There are ready builds for Animate on Hugging Face, including quantized GGUF variants that load well in ComfyUI with a GGUF loader. Repack notes also list where to place the text encoder and VAE for a working stack.
I kept the Workflow simple. One graph. You load your video. You load your subject image. You add the mask with cricle green points. You pick models. You run. The swap looks natural. Faces stay same. Motion reads right.
Files you need
WAN 2.2 Animate models
- Wan2.2-Animate-14B FP8 model: Wan2_2-Animate-14B_fp8_e4m3fn_scaled_KJ.safetensors
Folder:ComfyUI/models/diffusion_models
- Optional for low VRAM: Wan2.2 I2V GGUF Q4 or Q5 pairs here is the link
Folders often used:ComfyUI/models/unet
orComfyUI/models/diffusion_models
InfinityTalk for lip sync
- Wan 2.1 InfiniteTalk Wan2_1-InfiniteTalk-Single_fp8_e4m3fn_scaled_KJ.safetensors
- GGUF if you run a GGUF Animate build
Folder:ComfyUI/models/diffusion_models
Wan2_1-InfiniteTalk_Multi_Q8.gguf
Uni3C for camera motion
- Wan21_Uni3C_controlnet_fp16.safetensors
Folder:ComfyUI/models/controlnet
LoRAs used in this flow
- Relighting LoRA for Animate to match scene color and tone WanAnimate_relight_lora_fp16.safetensors
- LightX 4-step LoRA set for Animate or I2V
low_noise_model.safetensors - Pusa v1 motion LoRA if you want stronger motion : Wan21_PusaV1_LoRA_14B_rank512_bf16.safetensors
- HPS LoRA for human-preference quality tuning : Wan2.2-Fun-A14B-InP-LOW-HPS2.1_resized_dynamic_avg_rank_15_bf16.safetensors
The workflow layout
Background masking
- Load your video in the Video section.
- In Resolution Master, pick a supported size for the model and your GPU. It helps you stay inside safe memory.
- Open the Point Editor. Use green points for what you want in the mask and red points for what you want to exclude. Keep only the object you plan to replace.
- Prefer points for speed. If you like layer masks, use SegmentAnything Ultra v3 style nodes in Segments v3. For this tutorial we stay with SEM to segment nodes.
Face motion from a driver video
- If you do not like the expression in your first video, load another short face video as the driver.
- Plug the Image hook from that driver clip into the Face Image section group.
- If you want to stick to the first video’s face motion, connect the first video back to that hook.
Lip sync
- Enable InfinityTalk with WAN 2.2 Animate when you want stronger lip sync.

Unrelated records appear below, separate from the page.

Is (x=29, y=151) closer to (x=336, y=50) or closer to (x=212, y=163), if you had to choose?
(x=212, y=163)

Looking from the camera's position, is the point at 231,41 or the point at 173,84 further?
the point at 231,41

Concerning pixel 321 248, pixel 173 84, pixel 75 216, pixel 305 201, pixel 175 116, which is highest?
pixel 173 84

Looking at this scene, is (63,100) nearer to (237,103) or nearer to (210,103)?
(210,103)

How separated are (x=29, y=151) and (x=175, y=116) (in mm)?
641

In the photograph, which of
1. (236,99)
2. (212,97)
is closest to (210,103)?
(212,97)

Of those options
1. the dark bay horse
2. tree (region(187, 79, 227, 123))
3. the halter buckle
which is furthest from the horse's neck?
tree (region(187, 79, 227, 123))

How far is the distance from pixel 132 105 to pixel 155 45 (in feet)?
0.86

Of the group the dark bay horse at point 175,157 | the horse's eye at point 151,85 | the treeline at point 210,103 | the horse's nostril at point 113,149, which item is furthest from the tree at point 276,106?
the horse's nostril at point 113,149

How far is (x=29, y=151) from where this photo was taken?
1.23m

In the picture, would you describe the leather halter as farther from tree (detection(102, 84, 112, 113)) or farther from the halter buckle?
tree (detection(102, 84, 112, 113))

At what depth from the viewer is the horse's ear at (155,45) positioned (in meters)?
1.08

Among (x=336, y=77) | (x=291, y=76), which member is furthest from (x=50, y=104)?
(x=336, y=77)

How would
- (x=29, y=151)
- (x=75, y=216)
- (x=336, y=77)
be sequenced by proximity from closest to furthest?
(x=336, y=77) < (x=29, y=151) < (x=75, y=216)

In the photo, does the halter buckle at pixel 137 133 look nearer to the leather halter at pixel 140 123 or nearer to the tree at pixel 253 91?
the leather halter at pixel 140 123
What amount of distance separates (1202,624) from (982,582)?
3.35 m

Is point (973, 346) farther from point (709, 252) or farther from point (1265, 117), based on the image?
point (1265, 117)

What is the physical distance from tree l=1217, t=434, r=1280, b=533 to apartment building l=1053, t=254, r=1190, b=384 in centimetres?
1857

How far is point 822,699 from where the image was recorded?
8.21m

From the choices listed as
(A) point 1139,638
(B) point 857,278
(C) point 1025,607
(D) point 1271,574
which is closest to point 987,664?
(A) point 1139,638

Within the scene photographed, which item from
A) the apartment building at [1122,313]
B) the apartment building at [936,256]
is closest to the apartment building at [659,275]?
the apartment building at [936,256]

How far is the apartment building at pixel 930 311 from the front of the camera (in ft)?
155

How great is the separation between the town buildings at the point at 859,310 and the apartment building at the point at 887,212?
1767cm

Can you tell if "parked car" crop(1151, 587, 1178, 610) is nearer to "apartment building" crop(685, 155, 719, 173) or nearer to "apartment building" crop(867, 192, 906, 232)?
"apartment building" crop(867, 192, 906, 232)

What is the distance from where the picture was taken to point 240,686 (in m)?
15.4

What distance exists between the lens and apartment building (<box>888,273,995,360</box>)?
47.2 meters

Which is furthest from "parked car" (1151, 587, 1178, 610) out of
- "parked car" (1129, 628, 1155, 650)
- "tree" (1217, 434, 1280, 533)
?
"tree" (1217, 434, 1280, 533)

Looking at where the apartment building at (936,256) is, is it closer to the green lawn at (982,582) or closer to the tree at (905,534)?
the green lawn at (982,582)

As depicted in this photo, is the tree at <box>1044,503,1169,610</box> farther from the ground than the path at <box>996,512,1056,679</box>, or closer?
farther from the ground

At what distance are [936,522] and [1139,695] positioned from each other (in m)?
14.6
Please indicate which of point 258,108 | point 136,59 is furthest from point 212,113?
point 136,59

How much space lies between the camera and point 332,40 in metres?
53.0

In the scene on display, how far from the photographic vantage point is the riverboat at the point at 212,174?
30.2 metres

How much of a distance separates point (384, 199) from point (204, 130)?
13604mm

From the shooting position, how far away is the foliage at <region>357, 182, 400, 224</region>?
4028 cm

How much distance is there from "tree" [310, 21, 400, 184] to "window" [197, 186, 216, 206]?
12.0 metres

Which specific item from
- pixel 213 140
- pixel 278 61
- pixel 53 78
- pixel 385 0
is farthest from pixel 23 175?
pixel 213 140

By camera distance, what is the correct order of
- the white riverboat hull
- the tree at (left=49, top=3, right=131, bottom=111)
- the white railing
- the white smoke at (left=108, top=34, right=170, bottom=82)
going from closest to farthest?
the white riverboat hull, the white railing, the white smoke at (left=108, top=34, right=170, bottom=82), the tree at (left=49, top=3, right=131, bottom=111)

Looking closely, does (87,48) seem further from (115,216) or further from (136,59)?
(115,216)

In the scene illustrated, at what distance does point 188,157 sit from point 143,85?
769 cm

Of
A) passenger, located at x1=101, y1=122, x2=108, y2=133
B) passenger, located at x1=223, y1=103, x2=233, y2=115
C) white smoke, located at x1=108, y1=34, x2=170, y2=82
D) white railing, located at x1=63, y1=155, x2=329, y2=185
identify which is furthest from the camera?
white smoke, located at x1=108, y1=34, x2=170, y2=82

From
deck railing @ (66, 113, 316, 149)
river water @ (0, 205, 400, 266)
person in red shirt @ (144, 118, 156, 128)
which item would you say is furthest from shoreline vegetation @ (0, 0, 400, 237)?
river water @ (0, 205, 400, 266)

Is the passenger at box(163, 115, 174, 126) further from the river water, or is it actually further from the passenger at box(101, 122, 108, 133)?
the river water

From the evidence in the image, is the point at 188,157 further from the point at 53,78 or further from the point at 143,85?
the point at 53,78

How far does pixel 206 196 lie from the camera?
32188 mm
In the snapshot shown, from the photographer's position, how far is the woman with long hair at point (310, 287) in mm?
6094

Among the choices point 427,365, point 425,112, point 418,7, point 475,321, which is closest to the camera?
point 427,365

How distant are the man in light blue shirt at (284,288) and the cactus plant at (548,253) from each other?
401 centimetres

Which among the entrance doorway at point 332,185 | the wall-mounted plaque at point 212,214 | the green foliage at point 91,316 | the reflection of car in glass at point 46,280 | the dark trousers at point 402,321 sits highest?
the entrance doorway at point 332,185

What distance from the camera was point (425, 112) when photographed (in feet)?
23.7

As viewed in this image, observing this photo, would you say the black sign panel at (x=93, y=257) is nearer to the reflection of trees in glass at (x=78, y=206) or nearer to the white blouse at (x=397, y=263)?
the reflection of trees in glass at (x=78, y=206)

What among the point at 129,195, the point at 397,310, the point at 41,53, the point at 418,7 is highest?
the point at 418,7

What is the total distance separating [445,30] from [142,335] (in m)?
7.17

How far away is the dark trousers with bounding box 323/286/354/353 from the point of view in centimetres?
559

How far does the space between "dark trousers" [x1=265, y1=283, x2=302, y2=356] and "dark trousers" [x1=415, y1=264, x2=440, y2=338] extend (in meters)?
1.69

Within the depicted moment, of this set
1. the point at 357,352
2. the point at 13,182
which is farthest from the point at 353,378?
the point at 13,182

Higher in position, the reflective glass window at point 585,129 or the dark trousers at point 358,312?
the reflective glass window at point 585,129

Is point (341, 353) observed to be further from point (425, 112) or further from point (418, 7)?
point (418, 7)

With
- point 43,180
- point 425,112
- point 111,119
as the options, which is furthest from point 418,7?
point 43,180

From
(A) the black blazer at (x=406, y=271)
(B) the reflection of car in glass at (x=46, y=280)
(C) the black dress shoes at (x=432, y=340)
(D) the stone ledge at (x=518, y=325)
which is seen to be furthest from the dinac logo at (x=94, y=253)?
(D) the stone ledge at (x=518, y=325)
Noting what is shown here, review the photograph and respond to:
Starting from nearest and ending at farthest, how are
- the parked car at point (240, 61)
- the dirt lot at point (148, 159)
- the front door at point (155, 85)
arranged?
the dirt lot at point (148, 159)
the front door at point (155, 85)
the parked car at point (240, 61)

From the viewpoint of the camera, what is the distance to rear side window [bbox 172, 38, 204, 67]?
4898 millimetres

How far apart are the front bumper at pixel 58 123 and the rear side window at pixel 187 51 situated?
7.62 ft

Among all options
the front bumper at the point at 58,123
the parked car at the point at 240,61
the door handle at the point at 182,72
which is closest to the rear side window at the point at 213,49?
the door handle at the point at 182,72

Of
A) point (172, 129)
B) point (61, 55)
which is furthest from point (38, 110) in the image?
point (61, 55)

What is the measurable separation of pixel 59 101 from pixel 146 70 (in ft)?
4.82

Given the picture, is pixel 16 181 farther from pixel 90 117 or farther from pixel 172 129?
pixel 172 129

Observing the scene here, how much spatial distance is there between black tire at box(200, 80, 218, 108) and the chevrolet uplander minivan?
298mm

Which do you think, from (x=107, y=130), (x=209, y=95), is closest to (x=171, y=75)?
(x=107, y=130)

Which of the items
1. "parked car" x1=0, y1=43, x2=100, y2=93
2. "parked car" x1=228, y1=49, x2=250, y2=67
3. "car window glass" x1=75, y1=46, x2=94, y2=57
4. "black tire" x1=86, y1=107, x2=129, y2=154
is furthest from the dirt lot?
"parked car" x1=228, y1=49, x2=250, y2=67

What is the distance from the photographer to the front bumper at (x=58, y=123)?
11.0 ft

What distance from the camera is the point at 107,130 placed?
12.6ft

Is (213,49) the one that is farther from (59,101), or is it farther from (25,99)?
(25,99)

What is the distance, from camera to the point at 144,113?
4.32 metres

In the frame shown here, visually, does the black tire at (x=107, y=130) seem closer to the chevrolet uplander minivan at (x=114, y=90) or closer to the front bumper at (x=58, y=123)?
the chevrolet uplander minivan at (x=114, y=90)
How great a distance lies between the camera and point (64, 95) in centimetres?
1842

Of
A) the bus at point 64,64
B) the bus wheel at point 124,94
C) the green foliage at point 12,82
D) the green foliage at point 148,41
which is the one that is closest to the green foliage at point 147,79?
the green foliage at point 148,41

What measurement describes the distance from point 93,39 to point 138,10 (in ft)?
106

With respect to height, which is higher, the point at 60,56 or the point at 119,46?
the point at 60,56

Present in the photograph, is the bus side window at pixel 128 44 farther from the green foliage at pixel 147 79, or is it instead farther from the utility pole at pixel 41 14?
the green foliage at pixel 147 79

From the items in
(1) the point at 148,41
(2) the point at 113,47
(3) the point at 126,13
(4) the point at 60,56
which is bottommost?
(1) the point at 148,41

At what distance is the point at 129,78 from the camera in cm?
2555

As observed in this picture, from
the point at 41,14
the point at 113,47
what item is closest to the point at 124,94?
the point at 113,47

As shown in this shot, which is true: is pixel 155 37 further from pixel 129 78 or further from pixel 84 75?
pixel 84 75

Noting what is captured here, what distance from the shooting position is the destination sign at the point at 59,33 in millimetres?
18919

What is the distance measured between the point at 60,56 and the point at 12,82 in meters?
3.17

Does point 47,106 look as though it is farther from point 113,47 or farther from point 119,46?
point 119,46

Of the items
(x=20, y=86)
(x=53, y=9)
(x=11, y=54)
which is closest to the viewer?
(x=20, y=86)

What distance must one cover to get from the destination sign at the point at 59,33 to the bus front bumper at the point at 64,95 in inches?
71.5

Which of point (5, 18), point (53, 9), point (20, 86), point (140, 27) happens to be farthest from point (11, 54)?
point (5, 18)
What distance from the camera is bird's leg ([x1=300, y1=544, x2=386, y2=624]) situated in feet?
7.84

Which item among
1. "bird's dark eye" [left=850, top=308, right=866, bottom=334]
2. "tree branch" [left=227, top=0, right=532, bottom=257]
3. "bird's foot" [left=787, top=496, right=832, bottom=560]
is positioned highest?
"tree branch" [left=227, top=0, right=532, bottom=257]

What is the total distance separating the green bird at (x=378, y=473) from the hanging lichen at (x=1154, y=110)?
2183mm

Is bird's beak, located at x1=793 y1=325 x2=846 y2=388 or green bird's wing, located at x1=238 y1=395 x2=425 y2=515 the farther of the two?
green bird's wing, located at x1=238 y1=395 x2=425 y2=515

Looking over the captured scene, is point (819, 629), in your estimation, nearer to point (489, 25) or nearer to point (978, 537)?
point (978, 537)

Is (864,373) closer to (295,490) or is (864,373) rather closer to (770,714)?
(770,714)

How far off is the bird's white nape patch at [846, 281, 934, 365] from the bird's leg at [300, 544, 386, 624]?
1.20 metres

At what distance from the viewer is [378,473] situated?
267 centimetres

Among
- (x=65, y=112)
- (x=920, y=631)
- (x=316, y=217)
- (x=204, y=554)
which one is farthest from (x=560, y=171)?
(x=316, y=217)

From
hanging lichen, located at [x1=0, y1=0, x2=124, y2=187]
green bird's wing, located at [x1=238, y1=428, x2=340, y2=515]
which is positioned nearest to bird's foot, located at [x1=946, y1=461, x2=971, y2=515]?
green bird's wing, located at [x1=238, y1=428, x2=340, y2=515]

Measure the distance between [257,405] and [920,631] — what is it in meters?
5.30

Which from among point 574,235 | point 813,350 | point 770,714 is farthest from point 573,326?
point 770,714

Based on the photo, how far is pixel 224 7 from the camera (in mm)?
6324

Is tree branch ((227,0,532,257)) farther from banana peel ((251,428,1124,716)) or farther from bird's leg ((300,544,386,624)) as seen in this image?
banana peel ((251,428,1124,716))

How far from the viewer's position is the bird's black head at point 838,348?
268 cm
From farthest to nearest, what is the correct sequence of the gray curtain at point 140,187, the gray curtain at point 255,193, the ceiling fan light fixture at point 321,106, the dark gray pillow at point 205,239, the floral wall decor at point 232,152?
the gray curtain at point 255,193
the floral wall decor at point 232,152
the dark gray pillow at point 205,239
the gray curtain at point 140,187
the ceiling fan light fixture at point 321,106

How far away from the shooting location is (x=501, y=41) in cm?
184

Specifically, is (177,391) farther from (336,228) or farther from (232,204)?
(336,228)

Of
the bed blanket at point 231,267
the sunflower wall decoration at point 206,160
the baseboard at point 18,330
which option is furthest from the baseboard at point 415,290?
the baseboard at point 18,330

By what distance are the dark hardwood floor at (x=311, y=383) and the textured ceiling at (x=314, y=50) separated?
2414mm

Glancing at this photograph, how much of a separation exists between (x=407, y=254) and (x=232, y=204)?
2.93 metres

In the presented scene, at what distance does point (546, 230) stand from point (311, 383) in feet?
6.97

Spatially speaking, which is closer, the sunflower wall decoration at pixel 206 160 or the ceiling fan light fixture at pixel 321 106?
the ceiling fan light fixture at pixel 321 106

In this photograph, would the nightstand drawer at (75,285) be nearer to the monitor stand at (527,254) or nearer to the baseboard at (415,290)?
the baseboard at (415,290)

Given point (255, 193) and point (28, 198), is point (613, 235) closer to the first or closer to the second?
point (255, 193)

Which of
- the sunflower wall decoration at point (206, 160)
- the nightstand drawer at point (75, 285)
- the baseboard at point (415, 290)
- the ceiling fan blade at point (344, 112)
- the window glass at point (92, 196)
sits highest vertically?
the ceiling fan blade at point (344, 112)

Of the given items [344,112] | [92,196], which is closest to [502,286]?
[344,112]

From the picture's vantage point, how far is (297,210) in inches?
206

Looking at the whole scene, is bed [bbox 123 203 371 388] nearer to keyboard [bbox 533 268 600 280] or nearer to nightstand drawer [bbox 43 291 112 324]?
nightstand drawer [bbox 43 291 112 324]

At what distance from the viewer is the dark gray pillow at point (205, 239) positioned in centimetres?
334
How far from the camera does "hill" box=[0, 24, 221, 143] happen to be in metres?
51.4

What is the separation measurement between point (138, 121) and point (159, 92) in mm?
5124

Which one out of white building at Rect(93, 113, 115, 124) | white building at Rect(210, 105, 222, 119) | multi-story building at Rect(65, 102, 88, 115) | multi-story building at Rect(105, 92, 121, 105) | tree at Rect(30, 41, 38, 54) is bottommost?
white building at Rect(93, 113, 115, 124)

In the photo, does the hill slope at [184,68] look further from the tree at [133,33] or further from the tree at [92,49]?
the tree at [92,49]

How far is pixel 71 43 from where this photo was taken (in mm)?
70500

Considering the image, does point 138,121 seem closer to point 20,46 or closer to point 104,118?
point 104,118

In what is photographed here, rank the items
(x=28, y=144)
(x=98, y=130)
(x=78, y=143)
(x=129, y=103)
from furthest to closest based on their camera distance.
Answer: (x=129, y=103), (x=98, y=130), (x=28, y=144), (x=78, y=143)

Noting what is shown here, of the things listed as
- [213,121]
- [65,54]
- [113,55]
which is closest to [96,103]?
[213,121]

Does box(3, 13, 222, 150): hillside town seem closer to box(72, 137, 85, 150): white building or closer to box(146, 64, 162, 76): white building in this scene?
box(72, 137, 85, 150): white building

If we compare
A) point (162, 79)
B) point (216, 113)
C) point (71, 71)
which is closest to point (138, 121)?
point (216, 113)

It is an audio driven model that drives mouth and subtle head motion.
- If you run Animate in GGUF, pair it with the Wan 2.1 InfiniteTalk GGUF build to match the loader.
Camera motion
- Turn on WanVideo Uni3C when you want camera pan or subtle angle. It transfers camera movement from a reference clip. In ComfyUI you load the Uni3C ControlNet file and connect the control video.
- It is still evolving. Results vary across builds.
Model section
- Pick WAN 2.2 Animate FP8 for quality. If your GPU is tight on VRAM, try Q4 GGUF.
- Load LoRAs
- Relighting to fix color tone and lighting match
- LightX 4-step for speed and motion stability
- Pusa v1 if you need more motion
- HPS if you want human-preference tilt toward realism
- Text encoder and VAE
- Use the WAN text encoder and VAE that your Animate build expects. See the model page for exact pairs
Guitar test with Image swap
Reference image: Gollum cut out with Remove Background.

Video: a woman playing guitar.
Masking: green points on the woman shape, red points on the guitar and background edges.
Run.
The DW pose node reads face and body points and passes motion through, so hands keep strum beats while you swap the subject.
Q4 GGUF vs FP8
First try on Q4 took about 28 seconds to show a first result. I had the frame cap stuck at 37 by mistake. I fixed it to 153 frames and it split across two runs. Total was around one minute on my side.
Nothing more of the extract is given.